赤外線水分計FD-800《開発秘話》(2)
開発者としての喜び
編:1年近くを畑違いの業務経験をして、それで赤外線水分計の開発ですか?
村:いや、その頃社内で、浸炭度計の自動測定ロボットを作れないかという話がありました。
編:浸炭度計?
村:当社ではハンディタイプの浸炭度計という製品を開発していたんです。
浸炭度計「LST-11」(左)と専用記録計(右)
それは、金属に炭素がどれくらい浸透しているかを測定する器械で、ナフサの蒸留施設で炉内の蒸留パイプ表面の炭化を検査していました。
パイプと言っても煙突のような太い柱で、検査の時には炉を止めて10メートル位の高さのやぐらを組んで人がカチカチ検査していたそうなんです。
で、人件費もバカにならないということで、柱を自走できるロボットが作れないか?ということだったんです。
編:検査の省力化、無人化は現在でもよくある話ですね。当時もそのような悩みがあったんですね。
村:そうです。で、社内では無理だという声が大きかったのですが、私は面白そうだとワクワクして「それ、出来ますよ!」と手を挙げました。苦労しながらも、なんとか製品化できて営業担当に大変喜ばれたのを覚えています。
ちなみに価格は、アンプと測定箇所を記録する記録計がついて650万円。非常に高価な器械でしたが、唯一無二の器械でしたのでそれなりに売れて、社内でもそこそこ認められたのかなと思っています。
「LST-11」専用自動昇降装置
編:当時650万円だと、現在の価値では…1180万円位(※)でしょうか。当社製品としては大変高額な器種ですね。(※消費者物価指数による換算)

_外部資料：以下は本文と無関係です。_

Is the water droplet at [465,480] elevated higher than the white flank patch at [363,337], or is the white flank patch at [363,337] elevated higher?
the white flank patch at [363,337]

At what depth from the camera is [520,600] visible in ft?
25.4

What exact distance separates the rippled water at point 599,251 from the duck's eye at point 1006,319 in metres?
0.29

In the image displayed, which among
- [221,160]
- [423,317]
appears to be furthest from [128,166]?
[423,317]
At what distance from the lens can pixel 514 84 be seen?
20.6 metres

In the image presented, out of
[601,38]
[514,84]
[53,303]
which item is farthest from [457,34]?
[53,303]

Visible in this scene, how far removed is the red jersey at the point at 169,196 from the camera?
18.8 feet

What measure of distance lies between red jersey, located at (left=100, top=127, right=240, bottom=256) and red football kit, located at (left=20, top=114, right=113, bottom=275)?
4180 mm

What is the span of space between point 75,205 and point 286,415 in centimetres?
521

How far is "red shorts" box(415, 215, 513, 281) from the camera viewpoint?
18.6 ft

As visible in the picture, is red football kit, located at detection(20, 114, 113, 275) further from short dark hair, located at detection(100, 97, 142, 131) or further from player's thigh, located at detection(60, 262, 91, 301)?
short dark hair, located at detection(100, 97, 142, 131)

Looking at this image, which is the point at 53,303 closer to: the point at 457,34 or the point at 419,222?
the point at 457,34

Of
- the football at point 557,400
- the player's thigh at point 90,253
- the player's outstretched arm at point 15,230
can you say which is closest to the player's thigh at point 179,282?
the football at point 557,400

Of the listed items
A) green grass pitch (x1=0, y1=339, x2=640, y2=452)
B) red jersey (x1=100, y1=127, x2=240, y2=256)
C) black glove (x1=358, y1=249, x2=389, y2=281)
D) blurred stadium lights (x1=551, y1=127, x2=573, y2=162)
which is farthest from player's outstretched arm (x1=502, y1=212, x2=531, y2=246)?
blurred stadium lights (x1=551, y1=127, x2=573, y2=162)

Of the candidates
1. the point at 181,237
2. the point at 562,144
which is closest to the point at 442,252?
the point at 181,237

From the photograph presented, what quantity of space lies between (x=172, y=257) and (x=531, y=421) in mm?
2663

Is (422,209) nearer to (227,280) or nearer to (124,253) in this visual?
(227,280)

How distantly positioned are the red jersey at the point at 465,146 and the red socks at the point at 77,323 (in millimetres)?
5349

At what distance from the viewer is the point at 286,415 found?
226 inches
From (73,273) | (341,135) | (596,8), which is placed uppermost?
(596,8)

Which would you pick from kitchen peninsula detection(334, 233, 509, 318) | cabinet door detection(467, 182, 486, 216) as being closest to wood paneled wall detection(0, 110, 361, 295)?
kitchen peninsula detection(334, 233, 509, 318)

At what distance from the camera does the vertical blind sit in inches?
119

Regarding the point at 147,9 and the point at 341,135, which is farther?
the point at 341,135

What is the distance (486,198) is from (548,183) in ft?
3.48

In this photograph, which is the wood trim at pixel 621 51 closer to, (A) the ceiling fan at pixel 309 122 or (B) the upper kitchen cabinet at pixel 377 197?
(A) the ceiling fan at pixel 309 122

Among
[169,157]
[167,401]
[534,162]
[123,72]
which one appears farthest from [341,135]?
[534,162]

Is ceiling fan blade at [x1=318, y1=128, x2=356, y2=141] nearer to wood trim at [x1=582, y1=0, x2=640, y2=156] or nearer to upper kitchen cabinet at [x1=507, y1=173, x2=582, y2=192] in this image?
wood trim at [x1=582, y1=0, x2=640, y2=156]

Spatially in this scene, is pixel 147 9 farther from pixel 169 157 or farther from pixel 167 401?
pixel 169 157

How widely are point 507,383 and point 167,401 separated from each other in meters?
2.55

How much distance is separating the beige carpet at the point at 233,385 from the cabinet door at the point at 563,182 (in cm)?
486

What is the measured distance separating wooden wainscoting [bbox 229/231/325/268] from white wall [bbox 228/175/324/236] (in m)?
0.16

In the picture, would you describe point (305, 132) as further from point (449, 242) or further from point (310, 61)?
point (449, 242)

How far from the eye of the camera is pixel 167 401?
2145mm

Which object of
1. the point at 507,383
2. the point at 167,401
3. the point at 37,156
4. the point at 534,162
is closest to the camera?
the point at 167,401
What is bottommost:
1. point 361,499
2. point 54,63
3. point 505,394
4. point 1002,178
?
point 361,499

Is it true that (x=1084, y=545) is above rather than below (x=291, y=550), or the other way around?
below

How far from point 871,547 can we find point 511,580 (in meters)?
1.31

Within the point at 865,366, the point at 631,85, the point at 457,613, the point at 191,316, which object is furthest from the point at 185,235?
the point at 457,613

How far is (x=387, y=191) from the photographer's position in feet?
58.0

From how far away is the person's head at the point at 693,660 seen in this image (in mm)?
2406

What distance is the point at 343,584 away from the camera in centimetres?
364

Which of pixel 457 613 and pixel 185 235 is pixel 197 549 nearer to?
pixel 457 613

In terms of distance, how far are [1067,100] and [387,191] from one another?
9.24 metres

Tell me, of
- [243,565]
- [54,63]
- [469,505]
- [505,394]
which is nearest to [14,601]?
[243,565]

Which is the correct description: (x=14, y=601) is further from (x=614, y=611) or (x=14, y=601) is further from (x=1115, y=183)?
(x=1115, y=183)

村:用途も限定的ながら、他にはない器械なので付加価値がつけられたんです。
編:それでいよいよ赤外線水分計ですか?
村:そうですね、ついに、入社前に見かけていた赤外線水分計の開発担当が回ってきました。
実際にはその前に赤外線水分計「F-1A」の製造治具なども設計していたので、初めて触れるという訳でもないんですけどね。その時も治具を作って、製造担当者に感謝されたのをいまだに覚えているんです。
世の中に出回る商品でなくても自分の作ったものが人の役に立っていることがわかると嬉しいものですよ。